In seinen Zehner- und Zwanzigerjahren schlugen spezielle Schreibversuche – Erzählungen, Dramen – regelmäßig fehl und er brach sie alle ab. Dennoch schrieb er damals sehr viel: Tagebücher und Briefe.
Mit dreißig verhob er sich unter Prousts starkem Eindruck an einem autobiographischen Roman und kam nicht über zwei Dutzend Seiten hinaus. Noch mehr zu erleben, das erschien ihm vorerst wichtiger als darüber zu schreiben.
In seinen Dreißigerjahren ging er, damals in Hamburg lebend, noch immer viel aus, doch in den Zeiten von Aids verlagerte sich der Schwerpunkt: vom Erleben aufs Beobachten, Sublimieren. Am Ende des Jahrzehnts mühte er sich mit Kurzprosa und kleinen Erzählungen ab, angeregt von Robert Walser und Cesare Pavese. Er gönnte sich nach gut zwei Dutzend abgeschlossenen Texten erschöpft eine längere Pause.

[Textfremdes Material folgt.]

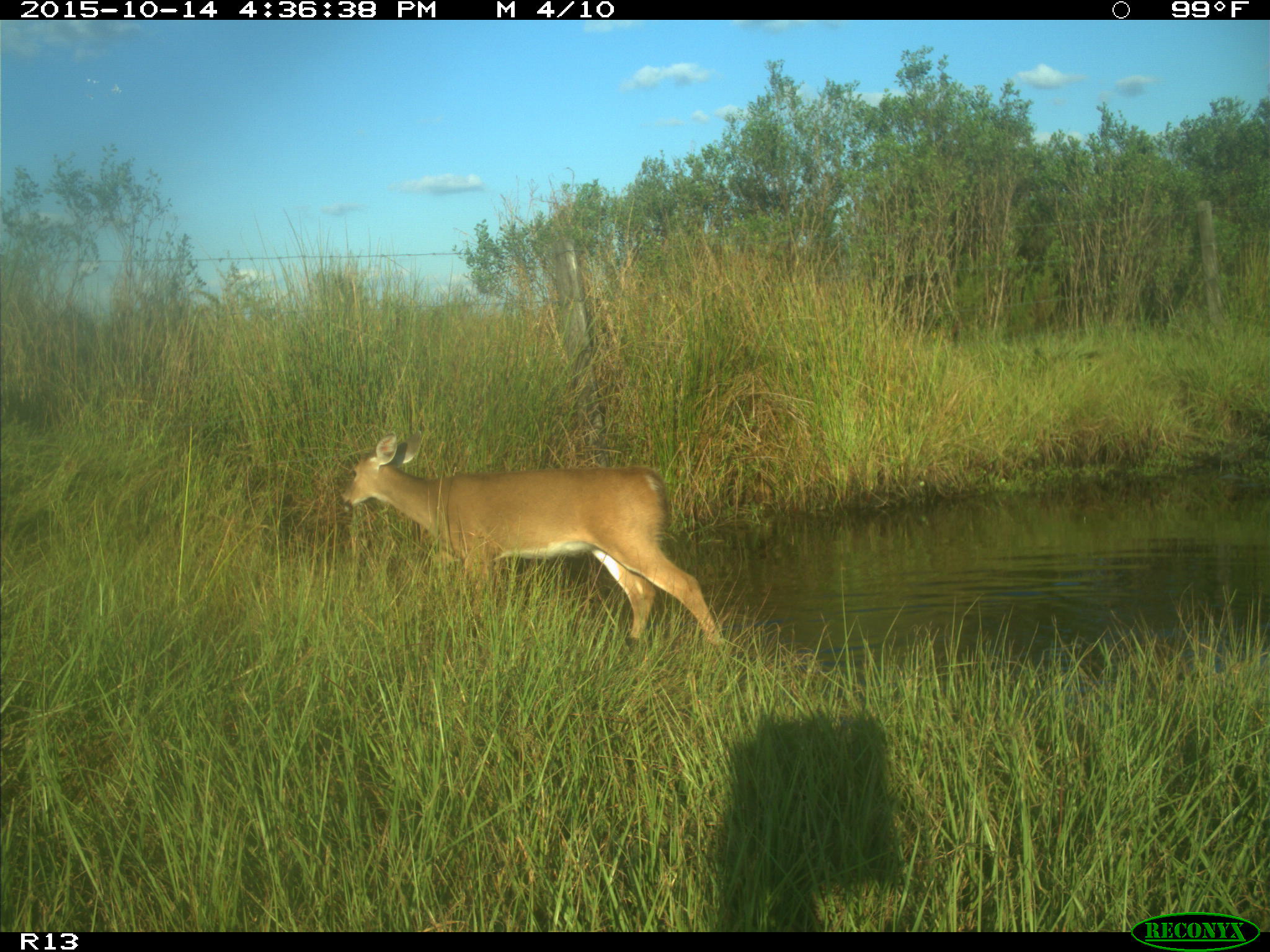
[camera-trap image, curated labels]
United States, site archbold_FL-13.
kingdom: Animalia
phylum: Chordata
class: Mammalia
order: Artiodactyla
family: Cervidae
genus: Odocoileus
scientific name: Odocoileus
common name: deer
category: unidentified deer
Unidentified deer (deer) (Odocoileus).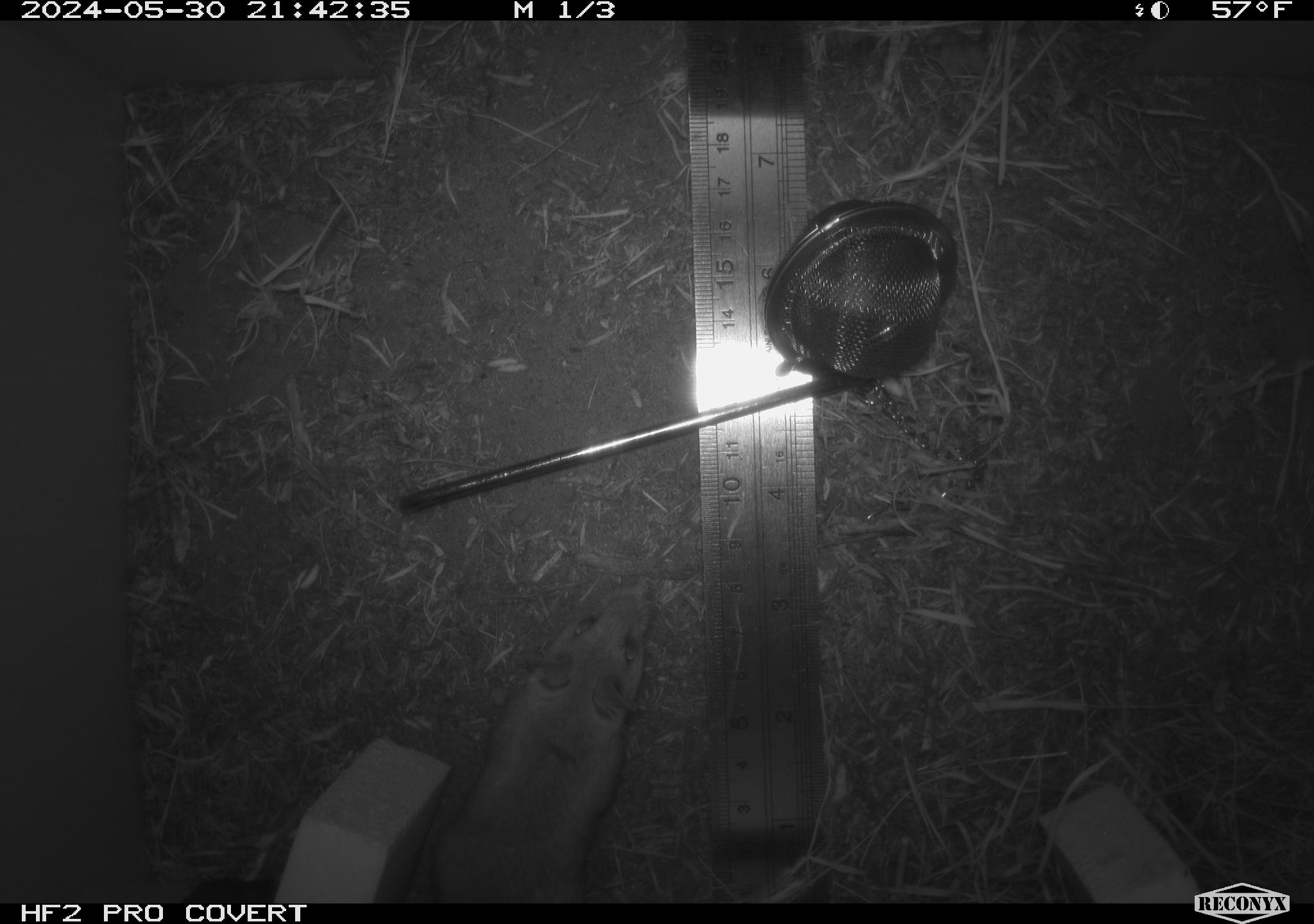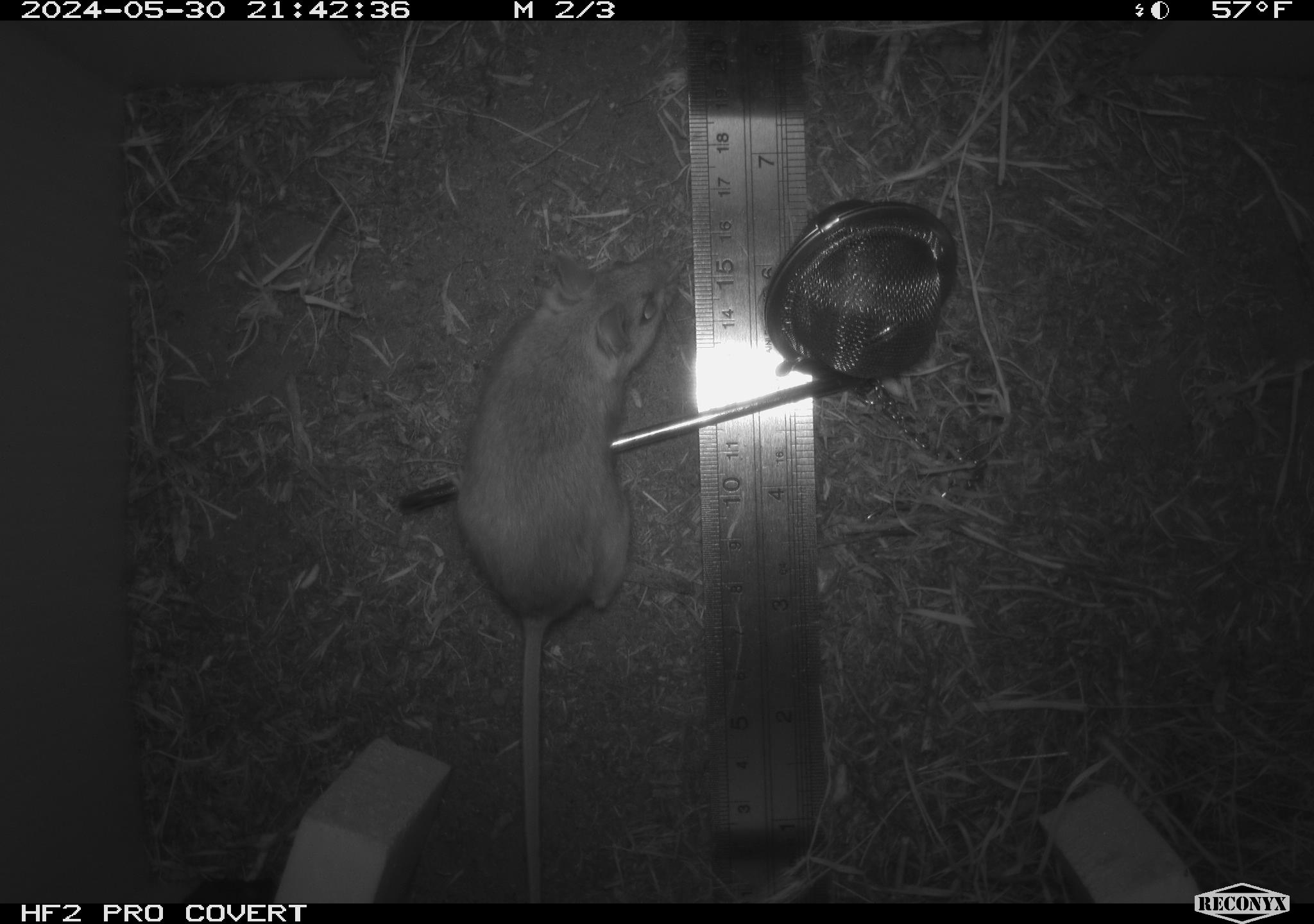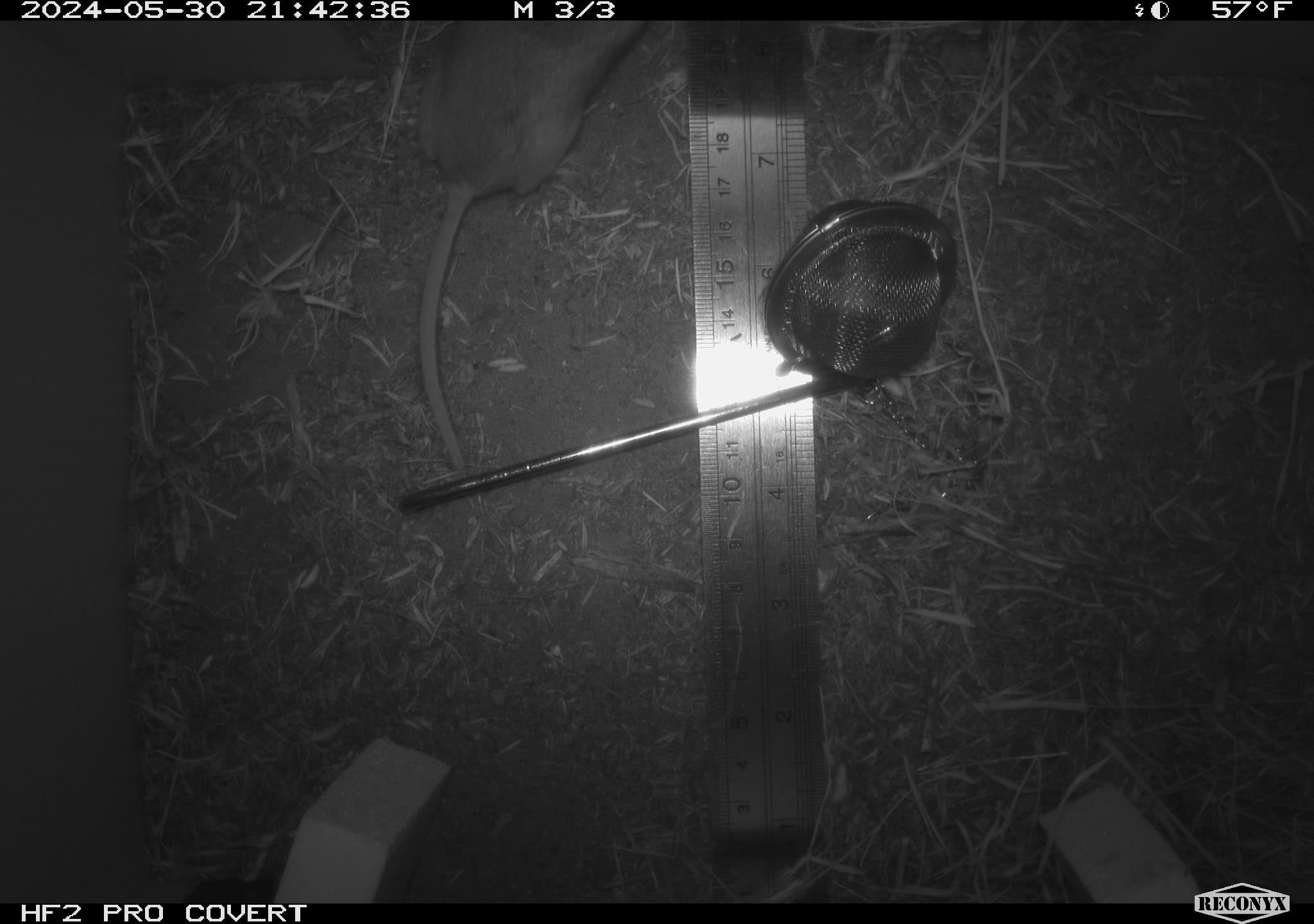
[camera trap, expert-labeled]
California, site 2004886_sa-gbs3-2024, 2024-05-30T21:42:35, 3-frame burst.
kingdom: Animalia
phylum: Chordata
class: Mammalia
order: Rodentia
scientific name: Rodentia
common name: mouse species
Mouse species (Rodentia).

Mit Mitte vierzig aufs Land gezogen und dort zwei mittelgroße Erzählungen verfasst, bevor die Produktion erneut für einige Jahre versiegte. Dann setzte sie unter dem Einfluss der Werke von Hans Henny Jahnn wieder ein, um bis heute anzuhalten. Nacheinander schrieb er in zehn Jahren drei Romane und eine lange Erzählung.
Mit Ende fünfzig kam sein Einstieg ins Internet und die Rückkehr zur kleinen Form: Skizzen, Schnipsel, Rezensionen. Er filetierte nun seine Romane, stellte Auszüge ins Netz, den Stil verbessernd.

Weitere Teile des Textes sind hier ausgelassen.